Children’s Literacy: So Much to Learn, So Much to Lose

Jared Cacace, Staff Writer

Literature has existed in many different forms, places, and time periods. From Cuneiform on clay tablets in Ancient Mesopotamia to the olden English laid upon the Constitution that protects many of the freedoms we so dearly cherish in this country, written language is a vital cornerstone to any civilization. In a nutshell, literature is a big part of who we are. In fact, it is likely you have encountered it in the past 24 hours, whether it be an enthralling novel or the back of your cereal box. It’s also pretty important for you to know how to understand the literature we stumble upon in our lives and how to write it too.

It is of the utmost importance that children develop their literacy skills and are able to comprehend the literature that is thrown at them daily. In order for a child to understand, and hopefully enjoy, reading literature without inherently liking it, they most likely will need to find some aspect of a specific book or novel that they gravitate towards. Whether this be about sports, science fiction, or history is up to them, but it should NEVER be smothered. If we do not allow our youth an opportunity to explore the extent of what reading can truly give to them, both inside the classroom and out of it, and the vast variety that is available, they may not see any reason to implore reading as a pastime outside of the school day. A teacher could attempt to make the argument that as long as it is endorsed by the parents or guardians in the home, such as reading to your children frequently, that they will eventually find a love for reading and thus be on their way to developing strong literacy skills. While this may be the case for some children, we must keep in mind that in an ever changing society that has made dual working family systems more prominent as well as the advancements in mobile entertainment and smart devices, this is easier said than done.

This isn’t even the extent of the barricades either, with more coming from the educational establishment itself. Because of updates to English curriculums there now appears to be much more emphasis on other aspects involving deeper analysis of texts rather than simply reading for pleasure. Although these advanced skills should be welcome additions, it is of the essence that these are taught in tandem with reading for the joy of it.
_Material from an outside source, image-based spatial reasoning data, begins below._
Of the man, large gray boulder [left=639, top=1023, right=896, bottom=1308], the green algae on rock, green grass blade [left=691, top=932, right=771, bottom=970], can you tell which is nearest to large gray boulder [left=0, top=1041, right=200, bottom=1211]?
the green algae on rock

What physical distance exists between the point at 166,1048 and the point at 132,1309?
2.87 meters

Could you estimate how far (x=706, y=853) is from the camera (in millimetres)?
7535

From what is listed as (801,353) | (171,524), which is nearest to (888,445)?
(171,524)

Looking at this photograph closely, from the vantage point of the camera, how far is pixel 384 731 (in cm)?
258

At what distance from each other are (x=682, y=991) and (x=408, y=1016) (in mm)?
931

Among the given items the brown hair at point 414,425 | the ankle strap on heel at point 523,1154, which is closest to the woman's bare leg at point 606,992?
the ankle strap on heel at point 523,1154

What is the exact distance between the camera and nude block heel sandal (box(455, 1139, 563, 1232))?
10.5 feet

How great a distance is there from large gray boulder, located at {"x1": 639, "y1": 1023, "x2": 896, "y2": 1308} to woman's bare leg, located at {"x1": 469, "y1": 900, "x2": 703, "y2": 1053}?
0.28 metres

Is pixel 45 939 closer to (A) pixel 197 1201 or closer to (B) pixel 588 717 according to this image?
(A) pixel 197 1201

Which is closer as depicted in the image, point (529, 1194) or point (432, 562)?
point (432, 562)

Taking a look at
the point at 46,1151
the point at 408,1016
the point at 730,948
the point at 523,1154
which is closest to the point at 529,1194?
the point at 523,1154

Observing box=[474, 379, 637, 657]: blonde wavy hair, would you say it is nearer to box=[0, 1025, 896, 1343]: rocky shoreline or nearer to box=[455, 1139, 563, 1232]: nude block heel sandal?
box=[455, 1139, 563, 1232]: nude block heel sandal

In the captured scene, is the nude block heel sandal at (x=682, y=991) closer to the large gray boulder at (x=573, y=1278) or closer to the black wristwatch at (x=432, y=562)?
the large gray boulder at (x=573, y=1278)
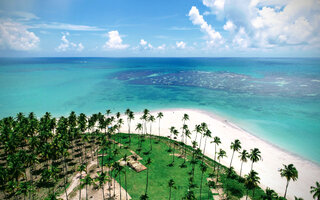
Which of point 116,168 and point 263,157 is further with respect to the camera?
point 263,157

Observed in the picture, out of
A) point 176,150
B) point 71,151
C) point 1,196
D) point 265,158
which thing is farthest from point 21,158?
point 265,158

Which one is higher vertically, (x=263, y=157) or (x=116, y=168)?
(x=116, y=168)

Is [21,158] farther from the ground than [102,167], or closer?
farther from the ground

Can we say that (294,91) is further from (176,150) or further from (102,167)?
(102,167)

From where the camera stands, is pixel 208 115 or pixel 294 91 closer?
pixel 208 115
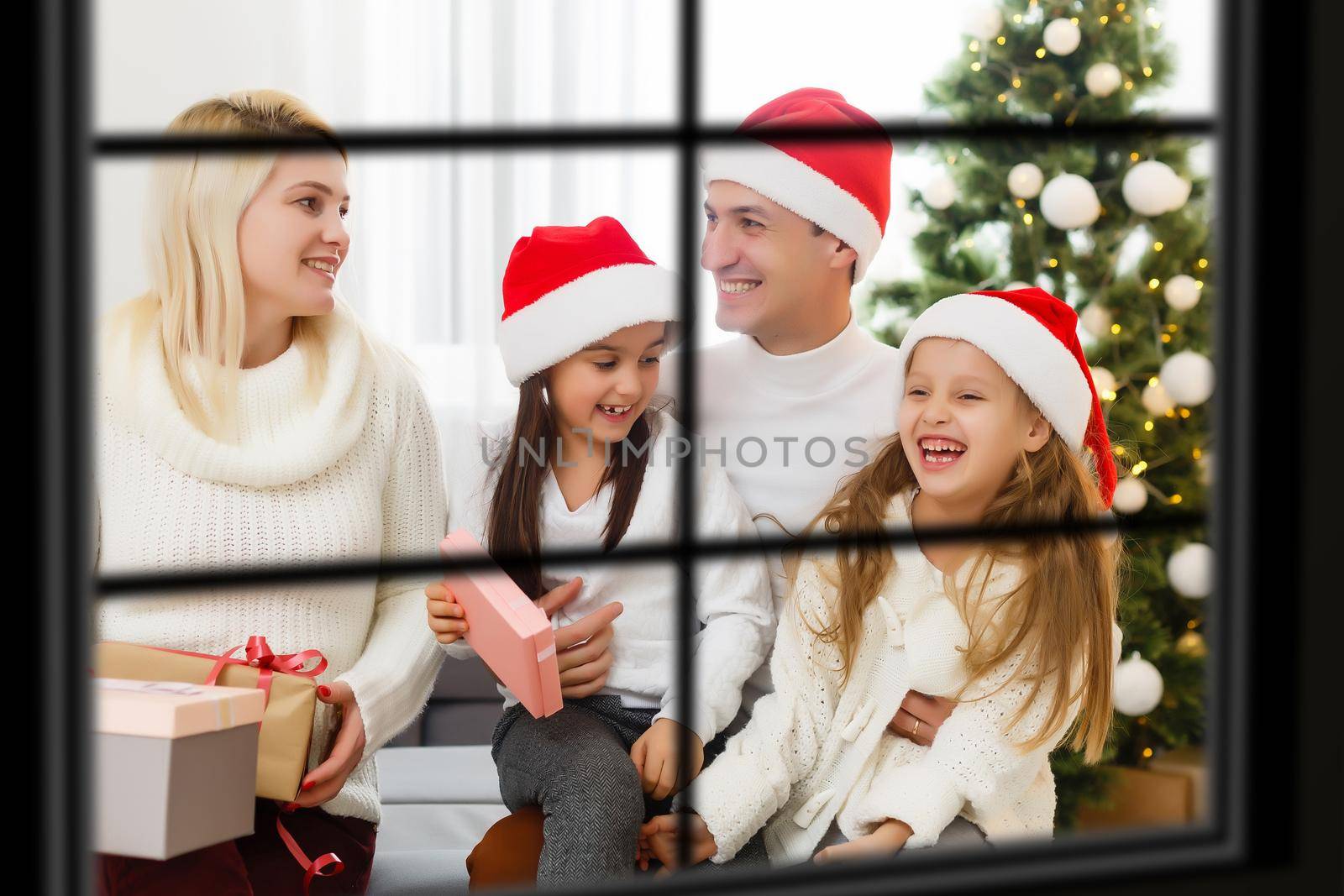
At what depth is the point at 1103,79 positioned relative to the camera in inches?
95.8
Having a large chunk of our youth void of a yearning for literature could yield negative consequences later on in life. According to Page Ahead Children’s Literacy, lack of basic literacy can be accompanied by academic failure and even greater consequences later on in life such as substance abuse, unemployment, and welfare dependence. Of course, these will not occur all of the time, but lacking literacy skills can be an extremely slippery slope, one that most cannot afford to go down. So please, keep in mind the importance of just having fun with a good book when you have a free moment with your child or when planning some lessons for your classroom. This may not be a prominent issue in your school at the moment, but in time, the educational system bigwigs may lose sight of a fundamental aspect of literacy development. And as I hope I have made it abundantly clear, this could be one of the biggest injustices that the educational system could possibly produce.